… und dann und wann ein weißer Elephant.*
von Käthe Knobloch
Der Rummel meiner Kindheit beschränkt sich auf wenige Tage im Jahr voller Kuriositäten auf dem Dorfplatz hinter der Kneipe. Sich im Kreise drehende Feuerwehren, Polizeiwagen, beschnallte Pferde und ja, auch rosa Schweinchen zum Besteigen. Lautstark heischten Losverkäufer um Aufmerksamkeit und das Anschlagen der Hauptgewinnsglocke zog kurzfristig alle Blicke dahin. Das war die beste Gelegenheit, um die gläsernen Bierhumpen zu stiebitzen, das Pfandgeld wandelte sich rasch in krachend süßsaure kandierte Äpfel oder klebrige Zuckerwatte, die es nur an diesen Tagen gab. Später dann das Glücksgefühl des im Kreise Fliegens mit dem Kettenkarussell. Ringe werfen nach goldenen Fischchen, ein Spiegelkabinett, dessen gläserne Zerrbilder bebten mit dem darin gefangenen Lachen. Einen weißen Elephanten sah ich nie.

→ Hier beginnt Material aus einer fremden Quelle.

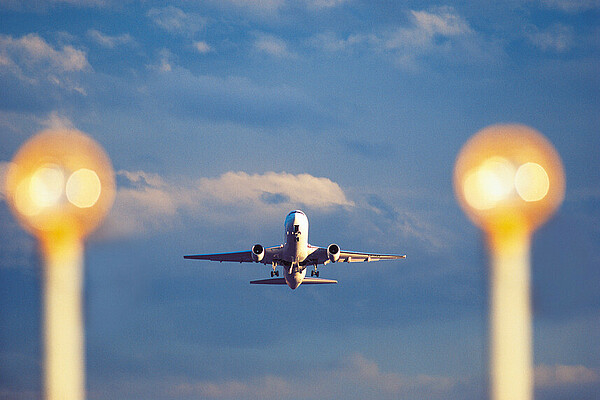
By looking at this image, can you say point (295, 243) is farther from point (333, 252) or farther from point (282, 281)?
point (282, 281)

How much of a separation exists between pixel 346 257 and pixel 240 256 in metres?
14.1

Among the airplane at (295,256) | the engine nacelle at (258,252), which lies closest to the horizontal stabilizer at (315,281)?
the airplane at (295,256)

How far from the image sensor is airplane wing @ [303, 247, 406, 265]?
17200 centimetres

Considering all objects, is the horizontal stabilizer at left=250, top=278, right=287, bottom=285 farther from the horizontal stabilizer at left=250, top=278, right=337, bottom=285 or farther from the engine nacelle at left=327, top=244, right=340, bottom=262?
the engine nacelle at left=327, top=244, right=340, bottom=262

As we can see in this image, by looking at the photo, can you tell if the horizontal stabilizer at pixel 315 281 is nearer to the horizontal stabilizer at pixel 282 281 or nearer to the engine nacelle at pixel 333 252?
the horizontal stabilizer at pixel 282 281

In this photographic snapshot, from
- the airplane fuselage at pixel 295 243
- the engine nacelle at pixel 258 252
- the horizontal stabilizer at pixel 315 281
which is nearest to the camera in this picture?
the airplane fuselage at pixel 295 243

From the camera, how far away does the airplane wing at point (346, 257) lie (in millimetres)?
172000

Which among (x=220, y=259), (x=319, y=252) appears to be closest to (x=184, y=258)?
(x=220, y=259)

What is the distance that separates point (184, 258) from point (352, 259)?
22445 millimetres

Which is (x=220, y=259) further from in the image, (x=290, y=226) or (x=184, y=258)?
(x=290, y=226)

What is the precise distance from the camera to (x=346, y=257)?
582 ft

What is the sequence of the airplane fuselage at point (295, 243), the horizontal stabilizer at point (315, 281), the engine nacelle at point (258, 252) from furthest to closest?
the horizontal stabilizer at point (315, 281) → the engine nacelle at point (258, 252) → the airplane fuselage at point (295, 243)

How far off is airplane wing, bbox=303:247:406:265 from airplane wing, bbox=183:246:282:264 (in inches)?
183

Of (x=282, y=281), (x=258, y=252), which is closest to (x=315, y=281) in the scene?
(x=282, y=281)
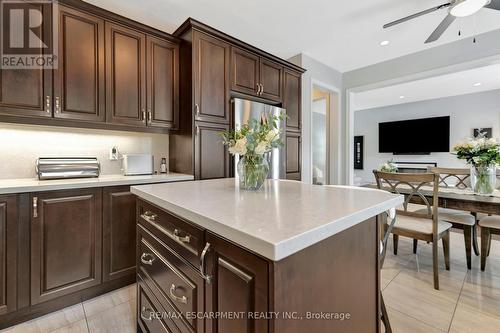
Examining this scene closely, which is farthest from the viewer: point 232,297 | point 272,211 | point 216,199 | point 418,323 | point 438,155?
point 438,155

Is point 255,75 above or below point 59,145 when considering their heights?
above

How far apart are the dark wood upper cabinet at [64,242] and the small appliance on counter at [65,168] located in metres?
0.30

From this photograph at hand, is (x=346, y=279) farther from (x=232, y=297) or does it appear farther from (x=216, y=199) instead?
(x=216, y=199)

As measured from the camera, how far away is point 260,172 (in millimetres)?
1313

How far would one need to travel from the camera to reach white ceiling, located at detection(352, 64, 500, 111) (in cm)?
445

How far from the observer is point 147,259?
1.21 metres

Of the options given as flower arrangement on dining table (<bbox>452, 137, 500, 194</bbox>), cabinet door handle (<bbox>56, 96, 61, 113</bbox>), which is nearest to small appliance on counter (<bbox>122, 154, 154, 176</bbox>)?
cabinet door handle (<bbox>56, 96, 61, 113</bbox>)

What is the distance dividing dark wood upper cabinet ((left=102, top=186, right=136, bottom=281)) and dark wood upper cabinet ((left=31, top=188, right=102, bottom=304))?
5cm

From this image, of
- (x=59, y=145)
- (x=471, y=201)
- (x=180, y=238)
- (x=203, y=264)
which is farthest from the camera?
(x=59, y=145)

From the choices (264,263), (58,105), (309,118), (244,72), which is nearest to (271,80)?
(244,72)

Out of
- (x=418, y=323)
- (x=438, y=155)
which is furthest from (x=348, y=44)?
(x=438, y=155)

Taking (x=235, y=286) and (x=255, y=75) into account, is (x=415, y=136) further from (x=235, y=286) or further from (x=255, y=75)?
(x=235, y=286)

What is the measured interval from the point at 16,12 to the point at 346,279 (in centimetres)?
274
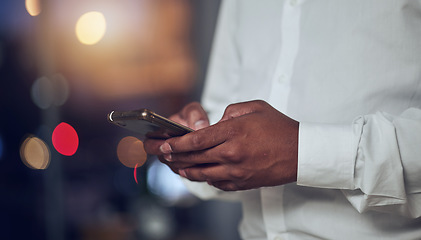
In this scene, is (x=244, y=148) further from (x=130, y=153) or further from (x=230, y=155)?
(x=130, y=153)

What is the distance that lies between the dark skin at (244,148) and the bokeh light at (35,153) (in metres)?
1.76

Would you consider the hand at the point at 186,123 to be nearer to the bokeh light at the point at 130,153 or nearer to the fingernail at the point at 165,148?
the fingernail at the point at 165,148

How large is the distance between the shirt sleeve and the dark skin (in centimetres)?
3

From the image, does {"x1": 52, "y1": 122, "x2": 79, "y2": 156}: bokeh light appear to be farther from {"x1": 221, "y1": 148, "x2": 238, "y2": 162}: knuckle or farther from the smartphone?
{"x1": 221, "y1": 148, "x2": 238, "y2": 162}: knuckle

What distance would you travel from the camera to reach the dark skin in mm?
479

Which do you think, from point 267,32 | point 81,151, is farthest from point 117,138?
point 267,32

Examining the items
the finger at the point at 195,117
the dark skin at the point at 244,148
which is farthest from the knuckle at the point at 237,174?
the finger at the point at 195,117

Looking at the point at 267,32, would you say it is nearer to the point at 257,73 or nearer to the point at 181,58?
the point at 257,73

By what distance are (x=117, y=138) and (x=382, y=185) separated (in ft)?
6.69

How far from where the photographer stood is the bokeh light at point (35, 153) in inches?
78.7

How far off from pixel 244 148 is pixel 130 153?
2.01 m

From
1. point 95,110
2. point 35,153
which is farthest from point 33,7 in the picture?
point 35,153

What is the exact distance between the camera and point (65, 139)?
2164 millimetres

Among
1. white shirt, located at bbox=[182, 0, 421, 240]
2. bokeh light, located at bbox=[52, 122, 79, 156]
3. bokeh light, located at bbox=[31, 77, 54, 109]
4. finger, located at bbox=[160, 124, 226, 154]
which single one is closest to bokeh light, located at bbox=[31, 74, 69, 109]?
bokeh light, located at bbox=[31, 77, 54, 109]
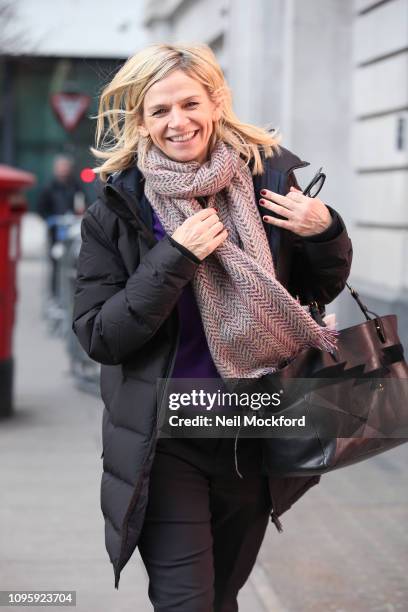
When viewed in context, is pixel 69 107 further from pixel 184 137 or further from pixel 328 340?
pixel 328 340

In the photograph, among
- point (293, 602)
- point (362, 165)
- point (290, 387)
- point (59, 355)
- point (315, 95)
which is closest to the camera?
point (290, 387)

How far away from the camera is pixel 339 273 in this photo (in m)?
2.92

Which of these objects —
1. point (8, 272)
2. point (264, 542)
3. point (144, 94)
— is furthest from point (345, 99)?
point (144, 94)

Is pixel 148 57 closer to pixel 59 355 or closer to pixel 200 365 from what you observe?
pixel 200 365

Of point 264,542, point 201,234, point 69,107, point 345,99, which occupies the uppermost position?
point 69,107

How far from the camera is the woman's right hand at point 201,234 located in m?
2.71

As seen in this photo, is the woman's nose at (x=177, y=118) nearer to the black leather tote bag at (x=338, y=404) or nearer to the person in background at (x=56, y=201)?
the black leather tote bag at (x=338, y=404)

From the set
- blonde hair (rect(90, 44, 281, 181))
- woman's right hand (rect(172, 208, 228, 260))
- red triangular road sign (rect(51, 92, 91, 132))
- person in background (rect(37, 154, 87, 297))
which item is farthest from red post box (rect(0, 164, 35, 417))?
red triangular road sign (rect(51, 92, 91, 132))

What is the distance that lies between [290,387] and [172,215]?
1.65 ft

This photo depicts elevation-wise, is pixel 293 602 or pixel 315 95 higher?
pixel 315 95

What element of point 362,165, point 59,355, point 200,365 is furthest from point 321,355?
point 59,355

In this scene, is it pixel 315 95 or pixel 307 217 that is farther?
pixel 315 95

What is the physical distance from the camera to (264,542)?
499 cm

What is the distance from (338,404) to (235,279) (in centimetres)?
39
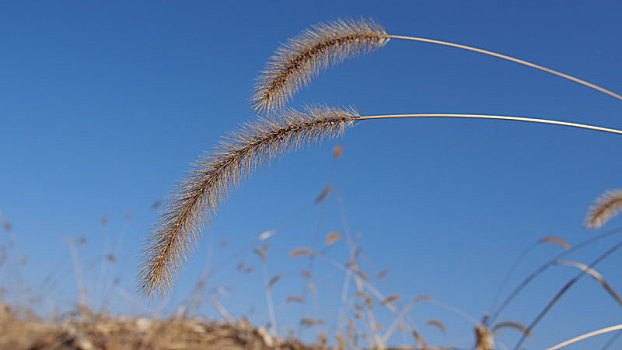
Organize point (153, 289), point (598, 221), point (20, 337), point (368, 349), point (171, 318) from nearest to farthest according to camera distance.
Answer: point (20, 337) < point (171, 318) < point (368, 349) < point (153, 289) < point (598, 221)

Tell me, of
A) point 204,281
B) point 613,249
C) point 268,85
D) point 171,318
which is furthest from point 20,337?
point 268,85

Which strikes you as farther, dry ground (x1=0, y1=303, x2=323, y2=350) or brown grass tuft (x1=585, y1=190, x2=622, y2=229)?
brown grass tuft (x1=585, y1=190, x2=622, y2=229)

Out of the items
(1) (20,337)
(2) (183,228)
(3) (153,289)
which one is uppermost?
(2) (183,228)

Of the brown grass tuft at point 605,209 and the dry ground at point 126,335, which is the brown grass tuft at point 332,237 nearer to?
the dry ground at point 126,335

Zeitchen später dann ein kurzes Schauen auf die großen Rummelplätze. Schwindelnd machende Riesenräder und magenumstülpende Sausereien, die ständig scheinbar ihren bannenden Schienen entkommen wollten. Gruselkabinette, deren Kunstgeschöpfe bald die Außenwelt nur zu parodieren brauchten. Die mit gediegener Gemütlichkeit getarnten Festzelte, in denen jedoch ein ganz einsamer Wahnsinn tobte. Konzentrierter Konsum, Überfluß und Völlerei, die in Exzessen sich ergossen und ein dumpfes Bassen verbannte die feinen Karussellmelodien. Zwar drehten sich noch immer bunte sagenhafte Tiere in ihrem Kreise, doch auch hier war kein weißer Elephant zu sehen.

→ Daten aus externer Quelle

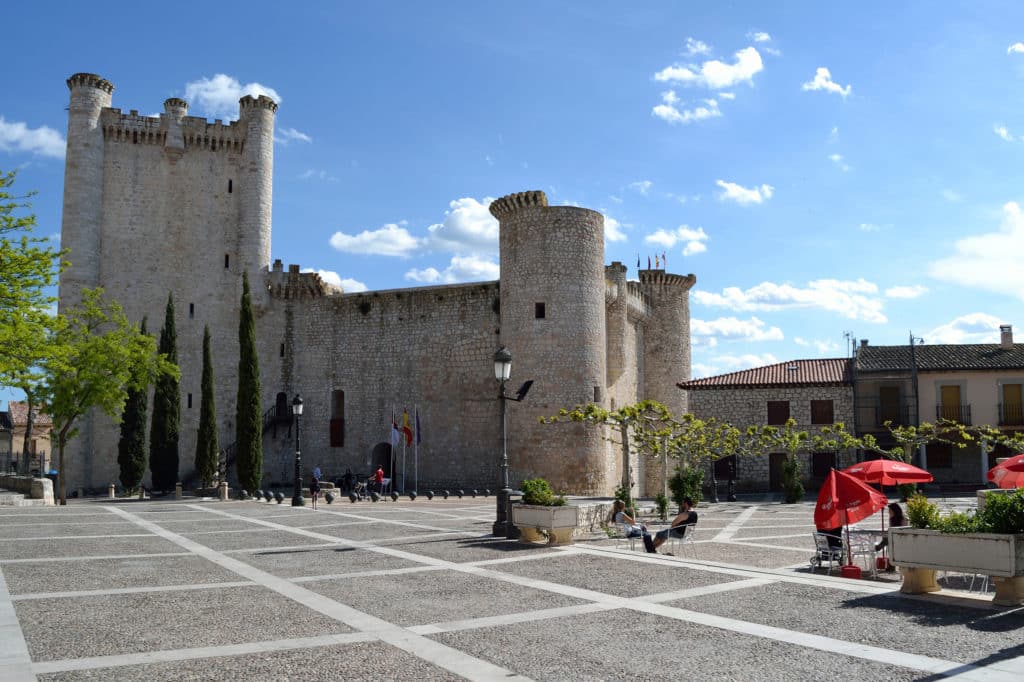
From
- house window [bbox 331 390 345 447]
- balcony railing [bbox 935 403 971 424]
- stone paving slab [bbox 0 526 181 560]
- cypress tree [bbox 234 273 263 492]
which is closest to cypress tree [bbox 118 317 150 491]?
cypress tree [bbox 234 273 263 492]

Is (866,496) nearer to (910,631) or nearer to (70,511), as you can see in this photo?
(910,631)

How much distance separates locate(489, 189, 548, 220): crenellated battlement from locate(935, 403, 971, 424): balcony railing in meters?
20.4

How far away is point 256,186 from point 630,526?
107ft

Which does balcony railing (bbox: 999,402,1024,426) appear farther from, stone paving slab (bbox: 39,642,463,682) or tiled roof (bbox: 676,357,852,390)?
stone paving slab (bbox: 39,642,463,682)

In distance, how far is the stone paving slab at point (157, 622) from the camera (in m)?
7.16

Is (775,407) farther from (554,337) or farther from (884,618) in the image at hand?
(884,618)

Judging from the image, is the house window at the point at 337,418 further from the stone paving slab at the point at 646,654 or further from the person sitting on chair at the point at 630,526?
the stone paving slab at the point at 646,654

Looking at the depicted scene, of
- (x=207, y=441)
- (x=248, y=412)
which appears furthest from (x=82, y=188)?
(x=248, y=412)

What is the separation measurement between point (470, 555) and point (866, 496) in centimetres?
576

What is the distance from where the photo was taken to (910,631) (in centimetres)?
761

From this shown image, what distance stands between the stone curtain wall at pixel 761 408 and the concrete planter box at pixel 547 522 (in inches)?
1001

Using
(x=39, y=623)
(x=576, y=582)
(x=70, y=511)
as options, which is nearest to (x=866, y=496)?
(x=576, y=582)

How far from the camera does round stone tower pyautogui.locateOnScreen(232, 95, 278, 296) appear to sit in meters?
40.8

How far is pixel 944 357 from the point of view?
129ft
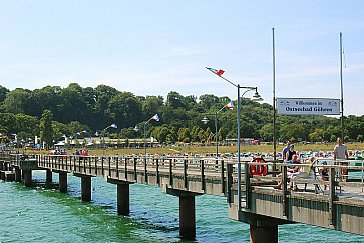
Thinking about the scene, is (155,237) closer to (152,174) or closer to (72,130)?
(152,174)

Letzthin führten uns unsere Reisewege in eine große, alte Stadt. Strasbourg, allein der Name verströmt Geschichten. In mancher wollten wir uns wohl wiederfinden, doch die ganze Stadt war ein einziger Rummelplatz. Menschen gebaren sich als Marktschreier und priesen ihren Tand an. Elektronische Handfesseln ersetzten Spiegelkabinette und Geisterbahnen. Zuckerwerk und importierte Stehrümchen an jedweder Ecke und ein Gedränge wie auf dem Jahrmarkt. Jedes Los ein Hauptgewinn, jeder Handel nie wieder so billig abzuschließen Dazwischen patroullierten Uniformierte mit kaltem Blick und den Maschinengewehren im Anschlag. Durch all den Konsumlärm dräute eine Melodie an uns heran. Und dann habe ich ihn gesehen, meinen weißen Elephant.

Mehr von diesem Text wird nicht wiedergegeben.